So vergingen 6 Tage ohne das jemand auf der Polizeistation etwas von ihr gehört hatte. Weder Hank noch Gavin oder die beiden Androiden erfuhren etwas. Auf Nachrichten reagierte sie nicht und Anrufe ignorierte sie komplett. Nach 3 Tagen hatte Catelin sogar ihr Handy ausgeschalten. Während eines Mittagessen trudelte bei Gavin eine Nachricht auf dem Handy ein. Die Fremde Nummer stellte sich als Catelins Bruder raus. Der Arzt beschrieb kurz und knapp wie der Zustand seiner Schwester war und das er glaubt, dass nur Gavin ihr jetzt helfen kann. Das war alles schön und gut aber der Polizist glaubte nicht das sie ihn sehen wollte. "Fahr zu ihr." Gnadenlos ehrlich eben gab Nines mit dieser Aussage zu das der Android sich in Gavins Handy gehackt hat um die Nachrichten mit zu lesen. "Euer Verhalten lässt wirklich zu wünschen übrig. Rück ihr den Kopf zurecht und bring sie wieder zurück." Dem konnte Tina nur zu stimmen. Die ganze Situation bereitete Gavin Kopfschmerzen. "Worauf wartest du? Mach das du weg kommst." Jetzt wurde er tatsächlich schon von seinen Kollegen raus geworfen. Nines hatte ihm bereits die Adresse in sein Handy Navi eingespeist. Selbst ohne Pausen würde er fast 10 Stunden fahren. Jetzt war es knapp 14 Uhr, bis er gepackt hat und mit genügend Pausen sollte er gegen 8 Uhr morgens an Catelins Elternhaus ankommen. Eine Mütze Schlaf war nach der Tortur auf jeden Fall fällig.

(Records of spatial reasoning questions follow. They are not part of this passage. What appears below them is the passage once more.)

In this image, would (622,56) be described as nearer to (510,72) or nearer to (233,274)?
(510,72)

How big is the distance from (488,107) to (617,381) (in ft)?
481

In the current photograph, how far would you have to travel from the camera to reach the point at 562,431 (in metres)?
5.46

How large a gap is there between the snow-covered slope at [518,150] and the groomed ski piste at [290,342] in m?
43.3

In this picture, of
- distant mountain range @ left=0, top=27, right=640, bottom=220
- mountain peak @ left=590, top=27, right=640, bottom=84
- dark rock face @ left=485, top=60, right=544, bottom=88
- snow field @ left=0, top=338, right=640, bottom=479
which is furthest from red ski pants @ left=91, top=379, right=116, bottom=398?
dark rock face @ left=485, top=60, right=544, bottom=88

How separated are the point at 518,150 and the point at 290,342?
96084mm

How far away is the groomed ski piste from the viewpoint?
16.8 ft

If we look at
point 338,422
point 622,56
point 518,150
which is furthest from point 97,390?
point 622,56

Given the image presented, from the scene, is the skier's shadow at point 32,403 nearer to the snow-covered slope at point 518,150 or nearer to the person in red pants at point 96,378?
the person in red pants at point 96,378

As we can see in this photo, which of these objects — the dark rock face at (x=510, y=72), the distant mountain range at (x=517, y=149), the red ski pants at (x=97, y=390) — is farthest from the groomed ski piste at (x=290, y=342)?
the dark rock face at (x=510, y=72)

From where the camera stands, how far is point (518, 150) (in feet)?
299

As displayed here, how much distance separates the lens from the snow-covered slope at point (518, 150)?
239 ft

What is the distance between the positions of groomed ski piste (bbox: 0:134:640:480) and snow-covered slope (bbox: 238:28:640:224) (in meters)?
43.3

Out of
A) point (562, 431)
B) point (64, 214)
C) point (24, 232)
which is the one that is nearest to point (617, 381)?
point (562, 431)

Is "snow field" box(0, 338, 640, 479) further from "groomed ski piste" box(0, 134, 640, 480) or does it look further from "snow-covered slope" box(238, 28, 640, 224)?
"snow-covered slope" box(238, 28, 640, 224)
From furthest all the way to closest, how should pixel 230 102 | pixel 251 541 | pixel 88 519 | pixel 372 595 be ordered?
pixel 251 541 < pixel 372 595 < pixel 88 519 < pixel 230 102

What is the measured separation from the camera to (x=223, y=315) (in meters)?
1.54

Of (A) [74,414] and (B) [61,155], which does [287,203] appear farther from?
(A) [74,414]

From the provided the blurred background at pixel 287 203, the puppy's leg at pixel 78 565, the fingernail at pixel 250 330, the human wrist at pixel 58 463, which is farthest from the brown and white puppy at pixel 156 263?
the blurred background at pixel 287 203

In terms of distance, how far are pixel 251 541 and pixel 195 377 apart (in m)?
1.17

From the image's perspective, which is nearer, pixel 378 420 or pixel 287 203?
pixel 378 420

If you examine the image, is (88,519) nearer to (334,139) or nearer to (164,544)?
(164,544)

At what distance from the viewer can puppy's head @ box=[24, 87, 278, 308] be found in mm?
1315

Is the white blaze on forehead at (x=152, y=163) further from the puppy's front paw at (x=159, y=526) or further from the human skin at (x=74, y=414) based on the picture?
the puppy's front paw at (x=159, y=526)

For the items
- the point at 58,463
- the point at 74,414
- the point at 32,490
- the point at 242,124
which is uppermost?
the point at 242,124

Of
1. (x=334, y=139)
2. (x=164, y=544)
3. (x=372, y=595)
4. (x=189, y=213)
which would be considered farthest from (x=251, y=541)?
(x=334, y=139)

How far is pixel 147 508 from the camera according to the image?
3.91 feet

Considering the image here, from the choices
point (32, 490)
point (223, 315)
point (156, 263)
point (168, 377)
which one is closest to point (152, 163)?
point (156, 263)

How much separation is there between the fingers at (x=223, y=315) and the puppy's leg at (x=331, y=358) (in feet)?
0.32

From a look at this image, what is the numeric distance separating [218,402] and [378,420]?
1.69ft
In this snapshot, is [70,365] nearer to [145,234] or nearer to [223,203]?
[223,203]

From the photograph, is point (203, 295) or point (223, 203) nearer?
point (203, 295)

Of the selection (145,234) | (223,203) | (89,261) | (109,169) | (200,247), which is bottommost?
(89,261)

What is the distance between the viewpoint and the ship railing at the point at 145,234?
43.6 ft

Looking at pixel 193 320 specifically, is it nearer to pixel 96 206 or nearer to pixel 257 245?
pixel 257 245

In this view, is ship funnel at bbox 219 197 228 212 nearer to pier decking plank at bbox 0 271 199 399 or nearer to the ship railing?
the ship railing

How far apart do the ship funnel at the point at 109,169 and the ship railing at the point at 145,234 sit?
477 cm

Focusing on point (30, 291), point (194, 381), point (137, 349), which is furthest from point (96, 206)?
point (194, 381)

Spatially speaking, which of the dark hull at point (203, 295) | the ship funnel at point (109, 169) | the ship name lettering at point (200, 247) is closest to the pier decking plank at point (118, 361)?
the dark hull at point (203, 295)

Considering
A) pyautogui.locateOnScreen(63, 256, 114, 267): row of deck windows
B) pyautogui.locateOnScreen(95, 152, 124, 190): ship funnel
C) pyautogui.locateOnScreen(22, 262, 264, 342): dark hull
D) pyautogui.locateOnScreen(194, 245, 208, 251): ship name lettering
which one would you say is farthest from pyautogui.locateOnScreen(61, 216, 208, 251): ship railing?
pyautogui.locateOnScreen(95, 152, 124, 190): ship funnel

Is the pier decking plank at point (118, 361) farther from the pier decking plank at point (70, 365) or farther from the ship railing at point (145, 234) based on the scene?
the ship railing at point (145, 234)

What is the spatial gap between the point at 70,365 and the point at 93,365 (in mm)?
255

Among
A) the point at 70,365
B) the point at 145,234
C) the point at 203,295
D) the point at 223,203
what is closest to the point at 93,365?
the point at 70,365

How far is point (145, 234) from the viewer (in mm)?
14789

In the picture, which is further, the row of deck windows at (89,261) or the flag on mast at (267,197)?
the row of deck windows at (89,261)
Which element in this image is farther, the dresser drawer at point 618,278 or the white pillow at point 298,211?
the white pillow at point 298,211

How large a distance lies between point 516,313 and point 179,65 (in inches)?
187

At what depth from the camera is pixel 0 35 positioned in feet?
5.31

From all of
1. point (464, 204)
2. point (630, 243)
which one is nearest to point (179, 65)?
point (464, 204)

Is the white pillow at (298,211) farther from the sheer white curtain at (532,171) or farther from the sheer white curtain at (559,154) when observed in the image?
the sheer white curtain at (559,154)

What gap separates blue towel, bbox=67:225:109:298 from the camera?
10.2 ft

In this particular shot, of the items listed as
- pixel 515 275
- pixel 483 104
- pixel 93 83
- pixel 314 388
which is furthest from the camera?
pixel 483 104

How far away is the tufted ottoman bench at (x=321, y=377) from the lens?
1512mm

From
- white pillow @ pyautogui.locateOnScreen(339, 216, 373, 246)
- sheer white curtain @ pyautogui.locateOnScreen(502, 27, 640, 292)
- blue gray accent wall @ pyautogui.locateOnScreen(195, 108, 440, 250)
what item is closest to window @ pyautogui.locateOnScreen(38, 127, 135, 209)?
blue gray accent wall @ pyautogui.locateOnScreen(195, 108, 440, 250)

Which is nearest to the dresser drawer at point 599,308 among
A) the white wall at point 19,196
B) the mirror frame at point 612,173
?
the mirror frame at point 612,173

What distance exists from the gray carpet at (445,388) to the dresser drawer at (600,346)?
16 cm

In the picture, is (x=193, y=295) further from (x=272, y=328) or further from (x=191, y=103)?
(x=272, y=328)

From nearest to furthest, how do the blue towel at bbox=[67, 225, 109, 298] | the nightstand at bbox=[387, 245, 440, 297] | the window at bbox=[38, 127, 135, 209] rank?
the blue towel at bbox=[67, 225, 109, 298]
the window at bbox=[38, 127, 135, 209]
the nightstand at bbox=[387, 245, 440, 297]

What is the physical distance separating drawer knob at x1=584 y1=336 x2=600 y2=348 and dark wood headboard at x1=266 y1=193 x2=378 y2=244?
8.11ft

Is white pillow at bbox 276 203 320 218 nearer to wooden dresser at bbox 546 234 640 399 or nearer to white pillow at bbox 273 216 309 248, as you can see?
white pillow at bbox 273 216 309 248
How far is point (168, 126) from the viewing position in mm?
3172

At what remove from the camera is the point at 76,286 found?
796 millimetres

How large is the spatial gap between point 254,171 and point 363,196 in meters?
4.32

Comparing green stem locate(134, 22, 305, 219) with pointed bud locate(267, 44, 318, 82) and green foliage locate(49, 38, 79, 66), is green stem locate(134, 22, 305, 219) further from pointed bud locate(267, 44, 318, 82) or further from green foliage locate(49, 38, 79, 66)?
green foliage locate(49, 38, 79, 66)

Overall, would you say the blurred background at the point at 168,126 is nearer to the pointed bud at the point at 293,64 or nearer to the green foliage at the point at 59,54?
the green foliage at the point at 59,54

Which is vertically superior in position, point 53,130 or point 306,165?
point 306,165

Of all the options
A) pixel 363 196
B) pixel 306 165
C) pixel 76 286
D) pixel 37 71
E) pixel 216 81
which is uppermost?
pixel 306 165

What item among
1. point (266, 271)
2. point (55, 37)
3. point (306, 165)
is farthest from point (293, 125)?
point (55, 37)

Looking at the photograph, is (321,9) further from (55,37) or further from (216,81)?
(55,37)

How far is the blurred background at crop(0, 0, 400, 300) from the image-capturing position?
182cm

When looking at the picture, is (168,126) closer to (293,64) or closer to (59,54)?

Das Haus glich einem halben Anwesen. Bevor er ausstieg schrieb er extra Richard das er endlich da war. Vor dem Haus blühte eine Anzahl Blumen die so in Detroit nur selten zu finden war. Die Backsteinfassade des Hauses sah aus als wäre sie erst vor kurzem geputzt wurden, auch die Einahrt hatte eine Behandlung hinter sich. Von da aus wo Gavin geparkt hat konnte er gut einen Blick in den riesigen Garten werfen. Das ihre Familie reich war hatte sie nie verschwiegen, damit geprahlt aber auch nicht. Erst jetzt wurde dem Detektiv deren Ausmaße bewusst. "Du kommst gerade richtig zum Frühstück." "Ich hab unterwegs gegessen. Wo ist sie?" Richard schien sich wirklich zu freuen das er da war. Durch ein kurzes Handzeichen deutete der Arzt das ihm gefolgt werden soll. Durch den Eingangsbereich ging es schnurstracks ins Esszimmer. Dort saß eine ganze Horde an dem großen Esstisch. "Ist Lacie noch in der Küche?" Wie es sich gehörte begrüßte Gavin kurz die große Familie. Anscheinend wussten alle das er kommen würde. Die Frau am Ende des Tisches nickte Richard zu. Eine Bildhübsche Rothaarige wie Gavin fest stellen musste. Der ältere Bruder setzte sich wieder in Bewegung. An einem kleineren Esstisch auf einer Eckbank aus hellem Holz saß das kleine Häufchen Elend und strickte. Gavin war sich sicher diesen Anblick niemals wieder zu vergessen. Auch wenn es nur eine Woche war hatte sie deutlich abgenommen, ihre Haut wirkte grau, die Haare stumpf und ihre Augen kalt und müde. "Lacie, Besuch für dich." Interessiert blickte das Mädchen von ihrem Werk auf. "Gavin.." Auf der Stelle versteckte sie ihr Gesicht mit ihren Händen bevor sie bitterlich anfing zu weinen. "Mir war nicht klar das es so schlimm ist." "So wäre jeder drauf wenn er eine Woche so gut wie nie schläft und kaum was zu sich nimmt. In den ersten Tagen hat sie sich mit Arbeit zu geschüttet. Seit gestern befindet sie sich in einer Art Delirium. Ihr Zimmer ist in der 2. Etage, den Gang entlang, letzte Tür." Mit diesen Worten verabschiedete sich Richard von den beiden. Ganz vorsichtig befreite der Detektiv seine Kollegin von der Wolle bevor er sie auf seine Arme nahm. Gavin hatte mit Gegenwehr gerechnet. Diese blieb jedoch aus. Der Körper auf seinen Armen zitterte ganz stark. Eine Mütze voll Schlaf wird hier schon einiges richten. "Ab ins Bett."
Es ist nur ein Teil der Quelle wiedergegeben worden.